At the start of the trading week, system liquidity was robust, with a credit balance of ₦906.85 billion. This supported relatively stable short-term interest rates. Liquidity was also bolstered by the maturity of Nigerian Treasury bills during the period.
However, by week’s end, the liquidity balance had contracted sharply by ₦603.81 billion, settling at ₦303.04 billion. The decline was attributed to foreign exchange settlements by the Central Bank of Nigeria (CBN), debit transactions from NTB auction payments, and remittances to Single Treasury Accounts, according to a note from AIICO Capital Limited.
Despite the contraction, liquidity remained in surplus throughout the week. As a result, interbank lending rates experienced only modest increases.
The Overnight Policy Rate (OPR) rose by 8 basis points week-on-week, closing at 26.58%, while the overnight lending rate (O/N) increased by 10 basis points to end the week at 26.96%.
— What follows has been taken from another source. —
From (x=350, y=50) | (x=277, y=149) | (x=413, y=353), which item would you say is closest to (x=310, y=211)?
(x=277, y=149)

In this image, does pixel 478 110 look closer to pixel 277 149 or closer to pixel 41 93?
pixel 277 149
The market demonstrated resilience, with interest rates hovering near the 27% threshold despite the impact of liquidity-draining activities. Analysts note that upcoming inflows from bond coupon payments amounting to ₦183.07 billion are expected to boost system liquidity and sustain current funding rate levels.
Liquidity pressures intensified midweek following debits related to the CBN’s Cash Reserve Ratio (CRR) and settlements for foreign exchange interventions, driving system balances down to approximately ₦340 billion.
Average liquidity within the financial system declined, though it remained in positive territory. The net long position settled at ₦425.84 billion, a significant drop from the prior week’s level of ₦1.33 trillion, according to Cordros Capital Limited.